3. The static mixing mechanism of the in-situ self-triggering film-forming while drilling quality-guaranteeing coring device of claim 1, wherein the static mixer is circumferentially arranged at the bottom of the mixing coil, and the top of the mixing coil is provided with a plurality of infusion holes for outputting the film-forming liquid.

4. The static mixing mechanism of the in-situ self-triggering film-forming while drilling quality-guaranteeing coring device of claim 1, wherein a plurality of first helical blades and a plurality of second helical blades with opposite rotation directions are alternately arranged in the static mixer.

5. The static mixing mechanism of the in-situ self-triggering film-forming while drilling quality-guaranteeing coring device of claim 1, wherein a plurality of first blades and a plurality of second blades are alternately arranged in the static mixer, wherein the first blades and the second blades have opposite rotation directions and are symmetrical to each other in structure.

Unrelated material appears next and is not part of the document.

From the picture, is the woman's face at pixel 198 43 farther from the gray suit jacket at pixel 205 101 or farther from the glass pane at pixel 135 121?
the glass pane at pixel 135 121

6. The static mixing mechanism of the in-situ self-triggering film-forming while drilling quality-guaranteeing coring device of claim 5, wherein a necked-down disc is arranged in the first fan blade, a plurality of fan blades are arranged on the necked-down disc, and a liquid gathering hole is arranged in the middle of the necked-down disc.

7. The static mixing mechanism of the in-situ self-triggering film-forming while drilling quality-guaranteeing coring device as claimed in claim 1, wherein concave screen sheets and convex screen sheets are staggered in the static mixer, a plurality of liquid leakage holes are formed in each of the concave screen sheets and the convex screen sheets, and the structures of the concave screen sheets and the convex screen sheets are symmetrical to each other.